Stored data:
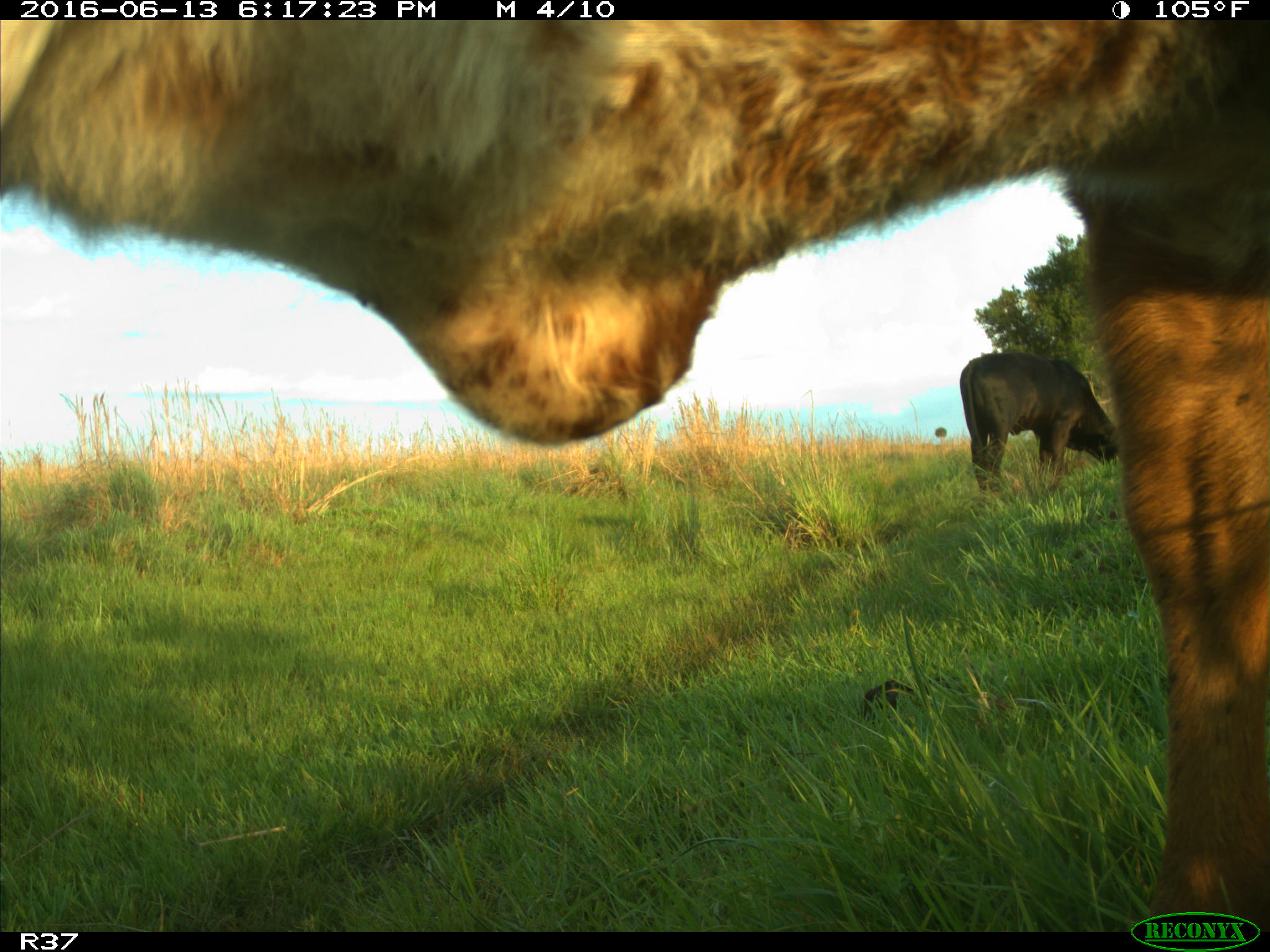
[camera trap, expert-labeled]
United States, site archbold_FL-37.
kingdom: Animalia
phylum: Chordata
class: Mammalia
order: Artiodactyla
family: Bovidae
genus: Bos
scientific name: Bos taurus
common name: domestic cow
Bos taurus (domestic cow).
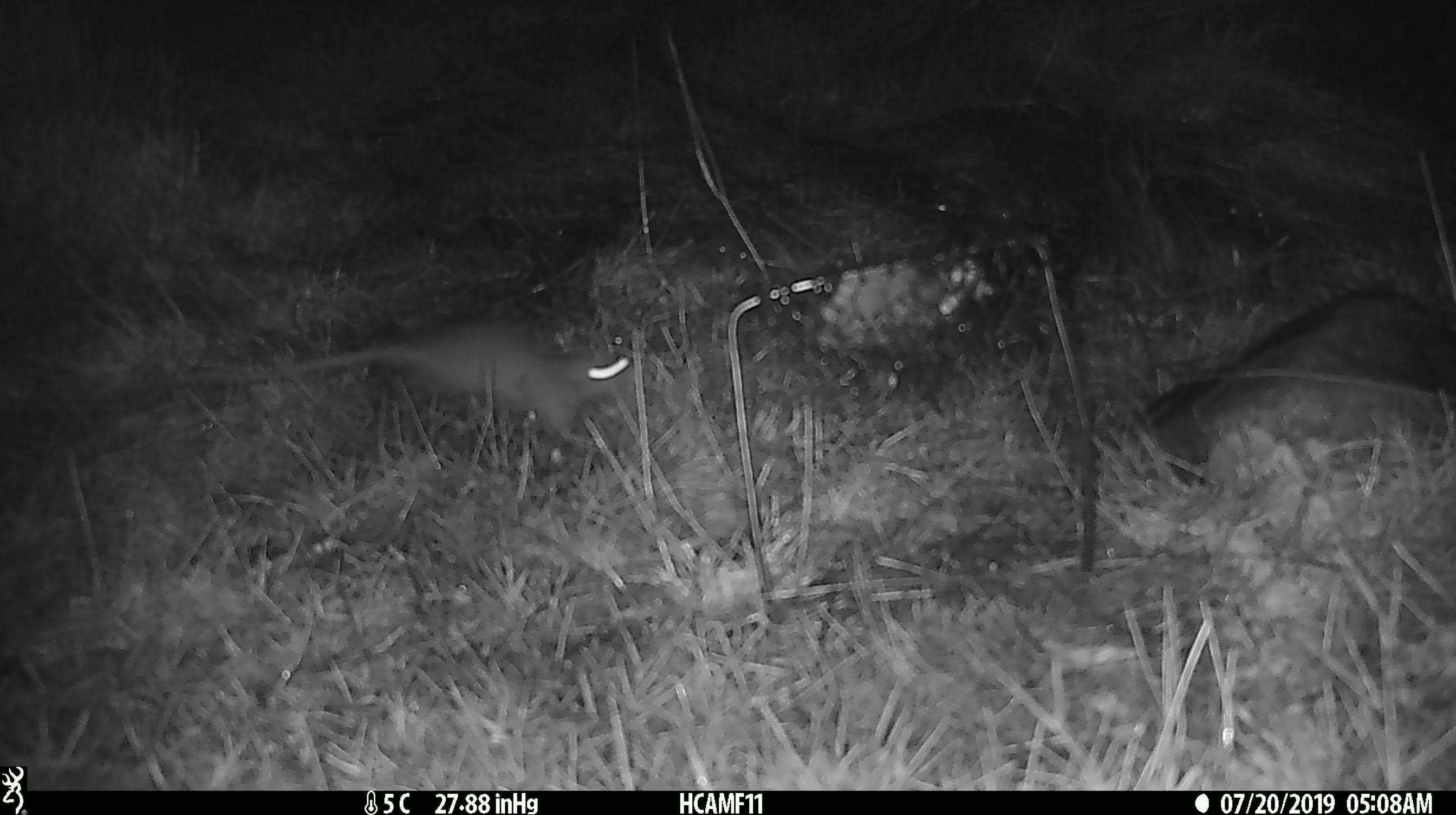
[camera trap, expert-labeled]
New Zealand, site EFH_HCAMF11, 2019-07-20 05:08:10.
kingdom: Animalia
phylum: Chordata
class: Mammalia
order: Rodentia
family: Muridae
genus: Rattus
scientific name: Rattus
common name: rat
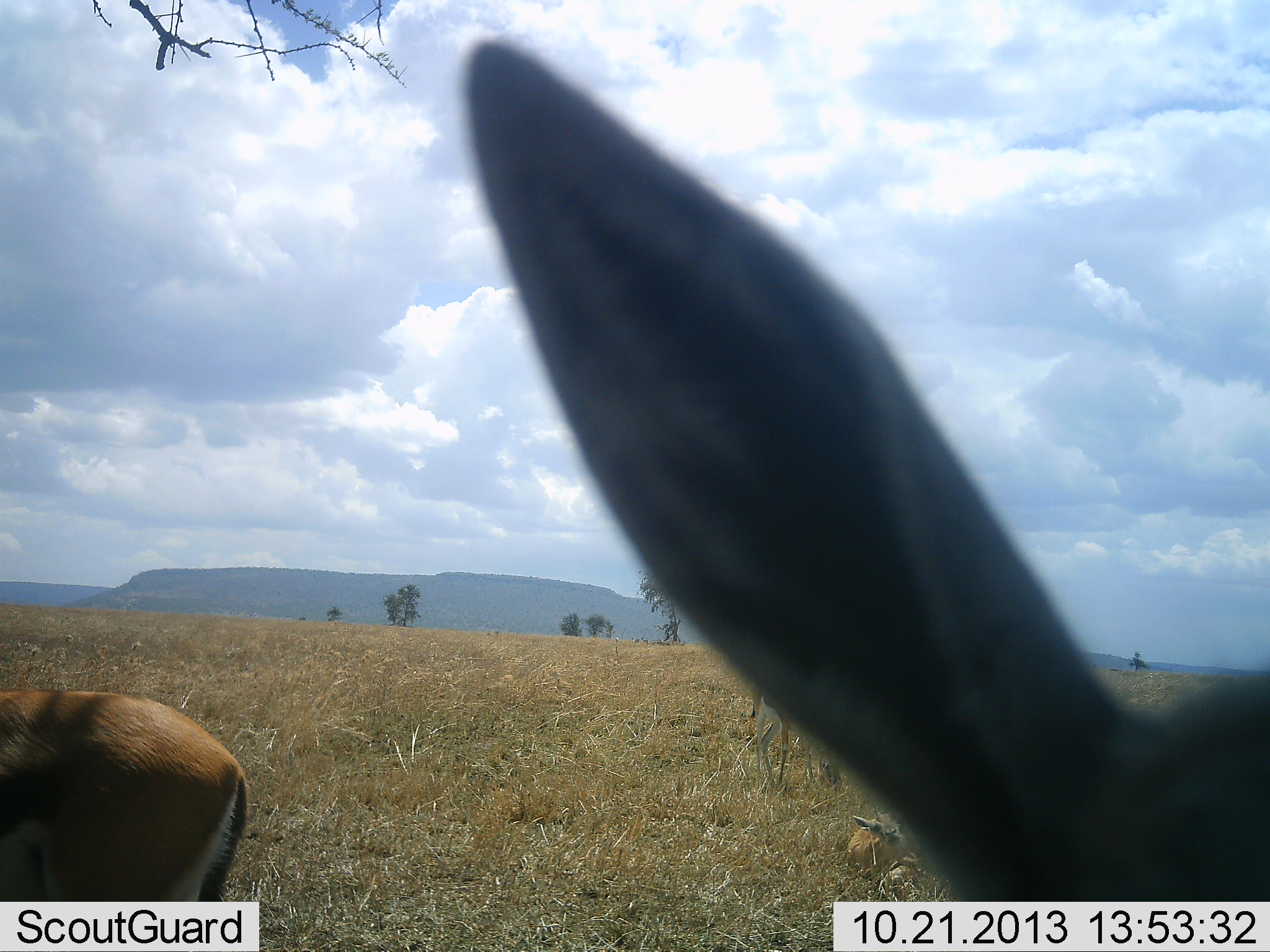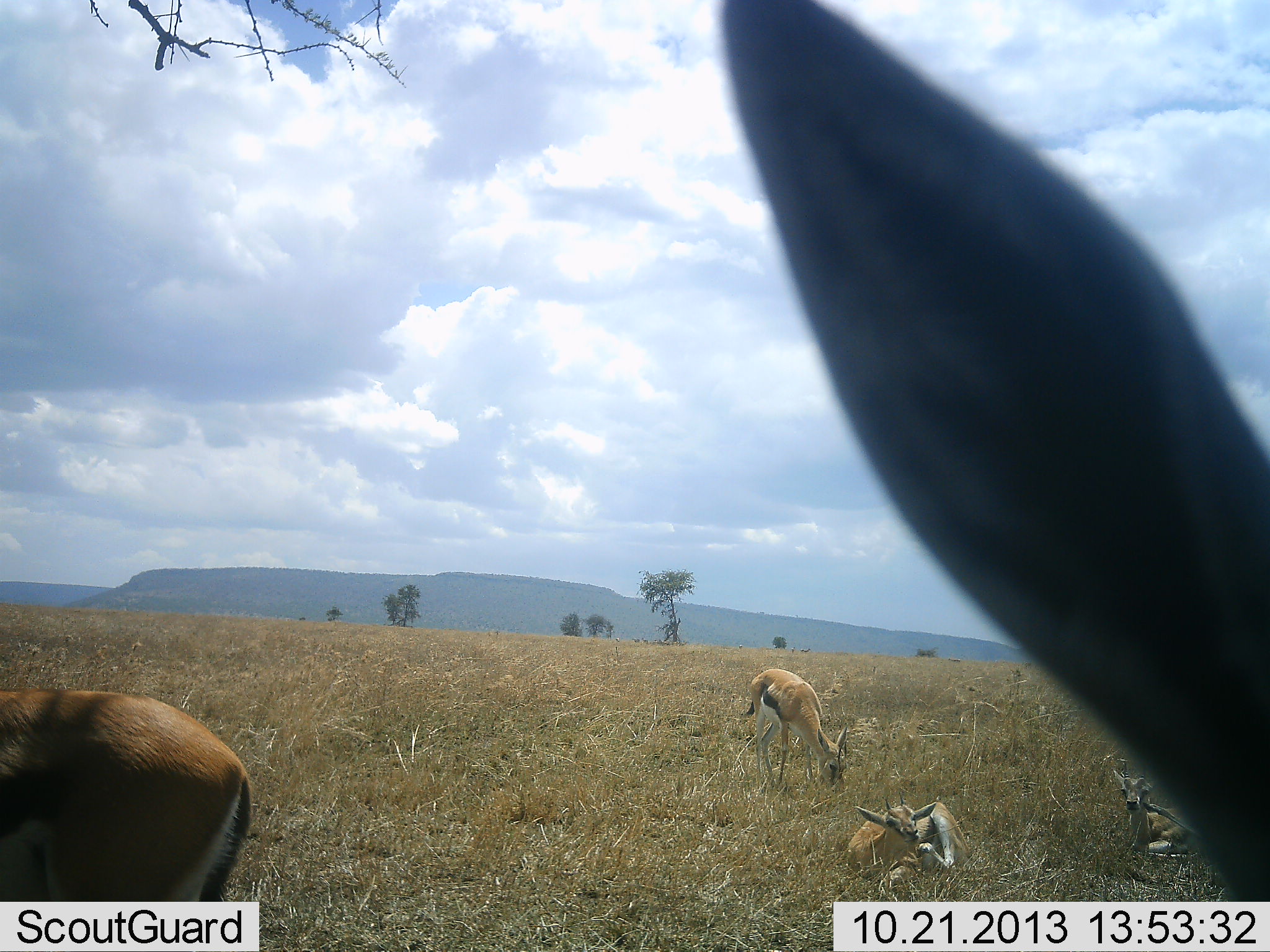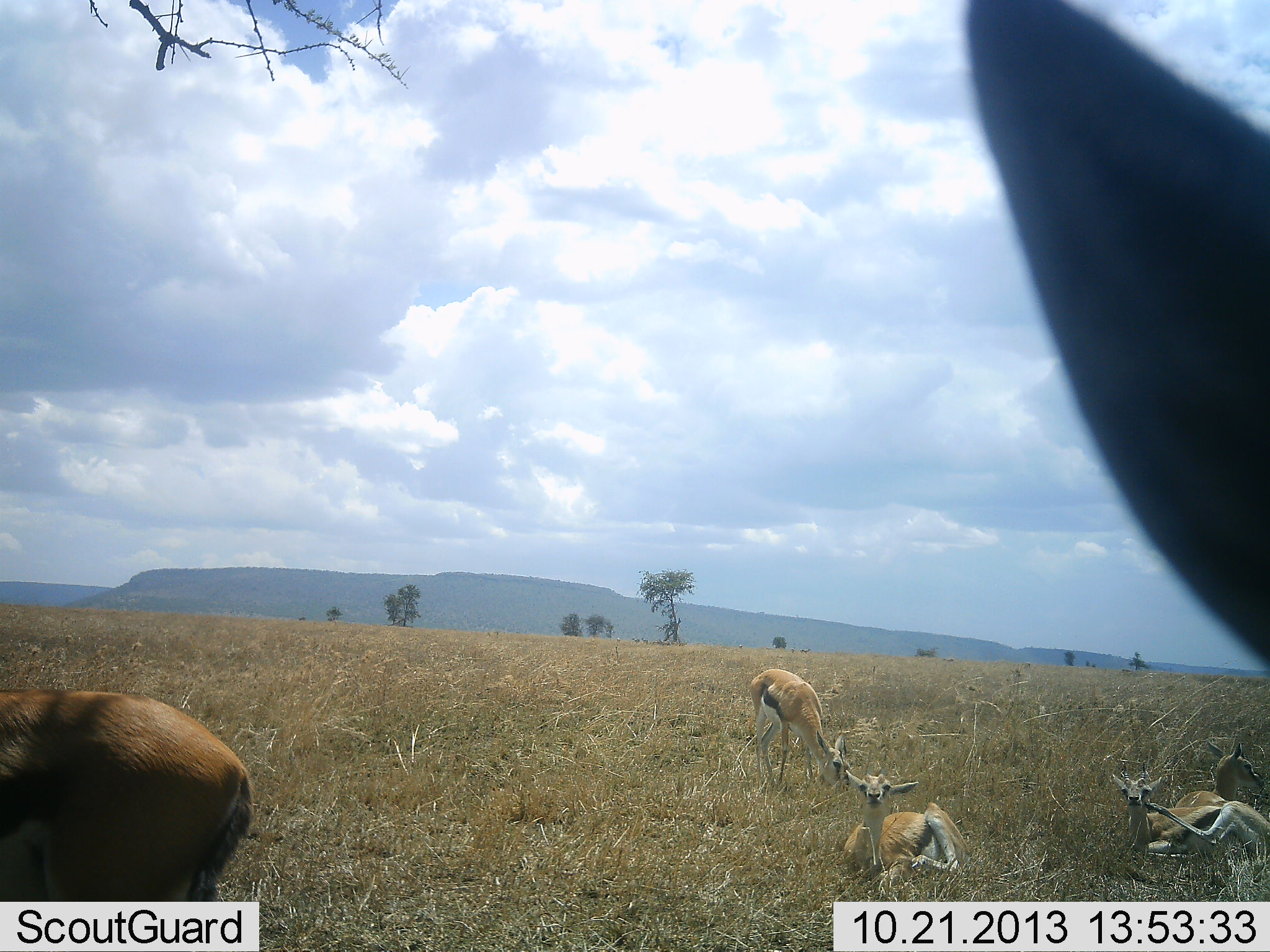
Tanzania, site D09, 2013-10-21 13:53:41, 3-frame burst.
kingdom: Animalia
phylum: Chordata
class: Mammalia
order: Artiodactyla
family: Bovidae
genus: Eudorcas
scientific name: Eudorcas thomsonii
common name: thomson's gazelle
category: gazellethomsons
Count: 5.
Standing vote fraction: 72%.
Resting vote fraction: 91%.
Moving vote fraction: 9%.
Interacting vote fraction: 12%.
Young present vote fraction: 3%.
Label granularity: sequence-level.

◆ ASSIGNMENT
What belongs in the answer is each line above from the line with "scientific name: Rattus" to the line with "Resting vote fraction: 91%.", inclusive, reproduced exactly and free of pictures.

◆ ANSWER
scientific name: Rattus
common name: rat
Tanzania, site D09, 2013-10-21 13:53:41, 3-frame burst.
kingdom: Animalia
phylum: Chordata
class: Mammalia
order: Artiodactyla
family: Bovidae
genus: Eudorcas
scientific name: Eudorcas thomsonii
common name: thomson's gazelle
category: gazellethomsons
Count: 5.
Standing vote fraction: 72%.
Resting vote fraction: 91%.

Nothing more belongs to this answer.